The supplied headset, HPM-62, produces a very mediocre sound. It is recommended to get the HPM-70 headset if you are serious about the sound quality. The phone also supports A2DP profile for using bluetooth stereo headsets. 

              Listening through the loudspeaker isn't a pleasant experience though. It's loud, as loud as my stereo speaker enabled 5700, but cannot match it for quality. Where the 5700 manages to output smooth, quality sound with good bass and volume, the G700 shrieks into your ears, with exaggerated treble and virtually no bass to speak of. The loudspeaker also gets a bit muffled when placed on a surface.

              There is also a FM radio on board. It also supports RDS. However the fm sensitivity is far from strong, finding it difficult to catch a decent signal indoors. In comparison the radio on my 5700 is much stronger, working well indoors as well. A good feature of UIQ phones is that the equalizers are available wherever sound is played, including the radio. This is something that all others lack.

              The video player is decent. One can view .3gp and .mp4 videos on it in full screen. The player did manage to play a 30fps QVGA video recorded by a K850i quite smoothly but didn't play  30fps VGA video recorded by the N95 at all.

              The image viewer is also decent. But image opening is a bit slow. Opening 3 mp images captured phones camera itself is a bit sluggish. It could've benefited with a bit more horsepower.

              The camera on the phone is a 3 megapixel CMOS sensor with fixed focus and twin LED lamps for low light conditions. The lens is exposed and hence attracts fingerprints and gets smudged. The quality of the images is quite good, most notably the colours which are very vibrant (maybe a bit too vibrant for some). The contrast seems a bit too high as well. The lack of auto-focus means there won't be any decent macros. In the dark, the noise is well under control and the twin LED lights help. The video recording quality is nothing to write home about though. It's jerky and pixellated and best unused.

*Camera Samples:* (Sorry for the less number of pics. It's raining outside and I hate to step outside in the rains. Taken these from the window.
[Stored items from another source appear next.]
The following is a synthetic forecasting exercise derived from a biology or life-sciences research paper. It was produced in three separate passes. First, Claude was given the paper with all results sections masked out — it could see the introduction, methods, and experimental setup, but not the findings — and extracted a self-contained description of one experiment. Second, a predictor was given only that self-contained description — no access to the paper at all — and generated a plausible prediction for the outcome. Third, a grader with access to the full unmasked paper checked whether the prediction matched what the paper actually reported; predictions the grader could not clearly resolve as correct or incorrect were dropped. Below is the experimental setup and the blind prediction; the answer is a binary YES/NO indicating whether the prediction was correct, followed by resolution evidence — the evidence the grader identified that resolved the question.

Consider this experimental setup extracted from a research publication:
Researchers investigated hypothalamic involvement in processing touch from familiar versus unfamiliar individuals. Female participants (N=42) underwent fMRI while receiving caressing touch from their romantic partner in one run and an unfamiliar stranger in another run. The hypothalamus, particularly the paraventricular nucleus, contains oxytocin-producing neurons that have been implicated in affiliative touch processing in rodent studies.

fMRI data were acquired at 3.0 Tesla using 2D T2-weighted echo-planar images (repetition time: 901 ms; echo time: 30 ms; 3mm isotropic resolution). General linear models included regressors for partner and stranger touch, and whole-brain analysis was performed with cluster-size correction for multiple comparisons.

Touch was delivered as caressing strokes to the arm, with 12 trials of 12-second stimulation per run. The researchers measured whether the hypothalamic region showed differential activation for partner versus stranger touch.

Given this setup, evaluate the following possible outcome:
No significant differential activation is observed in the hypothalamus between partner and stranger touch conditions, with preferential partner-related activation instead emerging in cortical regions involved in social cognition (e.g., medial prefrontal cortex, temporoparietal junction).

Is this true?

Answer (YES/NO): NO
Probably will add more later)

*img91.imageshack.us/img91/3623/dsc00003vu0.th.jpg

*img151.imageshack.us/img151/282/dsc00004lw5.th.jpg

*img410.imageshack.us/img410/553/dsc00006sm3.th.jpg

*Connectivity:*
              The phone supports Bluetooth v2.0, GPRS, UMTS and USB 2.0. No EDGE (big loss here in India  ) and no Infrared (what's that supposed to be?  ). The bluetooth works well and so does everything else. USB transfers could've been faster though. 

*Battery Life:*
              It lasts a couple of days with normal use. With GPRS, the battery only lasts a single day. Not impressive.

*Conclusion:*
               The G700 is a mixed bag. It's strong points are a good, slim design, large, bright display and capable multimedia performance. However it loses with a slow UI speed, unimpressive battery life and lack of vital features like wi-fi, EDGE, autofocus and a QWERTY keyboard. So in the end, the G700 neither comes across as a strong business phone nor a strong multimedia phone. It does manages to get adequate number of features from both the camps and packs it in a slim, attractive case at an affordable price. And if one must have those features, there is always the P1i or the G900. In the end , I'll give it a 'Recommended' badge because it's advantages far outweigh it's disadvantages. 

*Sony Ericsson G700*

+ Good design
+ Slim and light weight
+ Large and bright QVGA display
+ Great keypad
+ Good multimedia performance
+ Sizeable built-in memory and RAM
+ Well priced

- Slow UI
- No EDGE, Wi-Fi
- Camera lacks auto-focus
- Small stylus is a bit uncomfortable
- Unimpressive battery life

*Total Rating:* *8/10

**Price:* 15k
[In-box contents: G700 phone, battery, charger, headset, USB cable, extra stylus, 1GB M2 card, PC suite CD and User guide.]


----------



## Pathik (Jul 10, 2008)

Review is good. Just the title is a bit wrong. Should I edit? 

Yea and Hilary rocks.


----------



## dreamcatcher (Jul 10, 2008)

Great Review dude.Congos.

There are no manuals for equalizer settings??
Strange.

Btw, great self portrait(first pic).


----------



## krazzy (Jul 10, 2008)

Pathik said:


> Review is good. Just the title is a bit wrong. Should I edit?
> 
> Yea and Hilary rocks.



Arey poore review main tere ko sirf title or Hillary dikhi? 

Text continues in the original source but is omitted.